Extrait
########

Juhel, Fabienne «La verticale de la Lune» (2005)

Juhel, Fabienne «La verticale de la Lune» (2005)

Auteur : Née à Saint-Brieuc, Fabienne Juhel est professeur de lettres dans les Côtes-d’Armor. Son premier roman, La Verticale de la lune, a été publié en 2005 par Zulma, les suivants au Rouergue, dans « la brune » : Les bois dormants (2007), À l’Angle du Renard (2009) pour lequel elle a obtenu le Prix Ouest France / Étonnants Voyageurs, Les Hommes Sirènes (2011), Les Oubliés de la Lande (2012) Julius aux alouettes (2014), La Chaise numéro 14 (2015) et La femme murée (2018).

Zulma 2005 /Actes Sud –  20.08.2014 – 145 pages

Résumé : Fabienne Juhel met en scène une étrange fillette, mythomane et cruelle, reine d’une vaste propriété bretonne, dont le monde imaginaire est soudain perturbé par l’arrivée de “L’Indien”, engagé pour s’occuper du parc. Un étonnant jeu de miroirs porté par un personnage inventif et audacieux.

Dans une maison bretonne, entourée d’un immense parc boisé, habitent trois femmes. La narratrice est une enfant rêveuse et menteuse que sa mère abandonne souvent à Teresa, la bonne mexicaine. L’enfant compte pour amis la poupée Nadine qu’elle aime surtout martyriser, Teresa dont elle apprécie les rondeurs et la cuisine gourmande et puis les arbres, auxquels elle est liée presque charnellement. Parmi ces arbres, il y a le grand hêtre, son arbre à rêves, son confident.
Elle dont l’esprit fourmille de fables et qui comprend peu à peu qu’elle est une enfant du mensonge, à qui on cache un secret, a noué avec la nature qui l’environne un lien vrai, sincère. Aussi, quand un bûcheron est engagé pour nettoyer le parc, c’est tout son royaume qui est menacé. Comme elle, il connaît les arbres, mais il les tue. Incapable de rester inerte face au massacre de ses compagnons, gardienne jalouse de son petit temple de femmes, elle va faire de celui qu’elle surnomme « l’Indien » l’ennemi à abattre.
Est-elle une sorcière toute-puissante ou une enfant fantasque et innocente, jouet de ses propres illusions ? Porté par la voix inquiétante et cruelle d’un personnage aussi inventif qu’audacieux, le premier roman de Fabienne Juhel aborde le passage à l’âge adulte dans ce qu’il a de plus troublant.

Mon avis :

C’est l’histoire d’une petite fille seule, qui se sent abandonnée par Marie, qui n’a de mère que le qualificatif et en aucun cas le comportement. Pour Marie, la vie se résume à ses amours féminines et elle est entièrement focalisée sur son amante du moment, Florence.

########

Données disponibles
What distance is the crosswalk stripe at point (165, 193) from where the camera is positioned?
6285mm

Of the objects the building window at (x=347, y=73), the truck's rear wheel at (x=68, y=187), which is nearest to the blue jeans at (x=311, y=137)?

########

Travail demandé
[1] Reproduisez à l'identique le passage de l'extrait sur La Verticale de la lune qui commence à « Résumé : Fabienne Juhel » et se termine à « rêves, son confident. ».
[2] Rédigez la suite de l'extrait sur La Verticale de la lune, en reprenant juste après sa dernière phrase.

Résultats
[1]
Résumé : Fabienne Juhel met en scène une étrange fillette, mythomane et cruelle, reine d’une vaste propriété bretonne, dont le monde imaginaire est soudain perturbé par l’arrivée de “L’Indien”, engagé pour s’occuper du parc. Un étonnant jeu de miroirs porté par un personnage inventif et audacieux.

Dans une maison bretonne, entourée d’un immense parc boisé, habitent trois femmes. La narratrice est une enfant rêveuse et menteuse que sa mère abandonne souvent à Teresa, la bonne mexicaine. L’enfant compte pour amis la poupée Nadine qu’elle aime surtout martyriser, Teresa dont elle apprécie les rondeurs et la cuisine gourmande et puis les arbres, auxquels elle est liée presque charnellement. Parmi ces arbres, il y a le grand hêtre, son arbre à rêves, son confident.

[2]
Dans ce livre, les personnages sont principalement féminins. Le personnage principal est une petite fille d’un caractère assez sauvage, qui passe sa vie avec la domestique mexicaine et avec sa forêt. Autres protagonistes, la mère et son amante. Le seul personnage masculin vivant est l’Indien ; elle le ressent comment une agression, un danger pour ses amis arbres avec qui elle vit et communie, mais petit à petit le sentiment va évoluer : l’Indien communie aussi avec les arbres, il a de l’amour pour eux, il les aime, leur fait de la place pour qu’ils puissent vivre et rayonner.  La petite fille est peut-être seule, mais je l’ai ressentie comme méchante, et manipulatrice, ayant envie de faire du mal autour d’elle. Les autres personnages masculins sont absents physiquement du récit, souvent parce qu’ils sont morts.

Les symboles sont très nombreux dans ce livre :  j’ai beaucoup aimé l’explication des objets qui sont contenus dans les attrape-rêves. L’Indien réorganise la forêt, éliminant les arbres malades, élaguant les autres pour permettre à la lumière de passer. Beaucoup aimé ce court roman, qui commence par le meurtre symbolique de la relation mère-fille, le meurtre de la poupée. C’est aussi un roman initiatique… la transmission passant des arbres via l’Indien vers la fillette, à ce que j’ai compris…  D’ailleurs je serais ravie d’avoir un autre avis sur ce livre…

Extraits :

J’aime à penser que je suis née un jour de tempête, comme Chateaubriand, et que, comme lui, je vais traîner une existence mélancolique et secrète.

Les fenêtres de la maison étaient calmes sous leurs paupières de verre.

J’ai fait l’amour à tout ce que la Terre porte d’arbres.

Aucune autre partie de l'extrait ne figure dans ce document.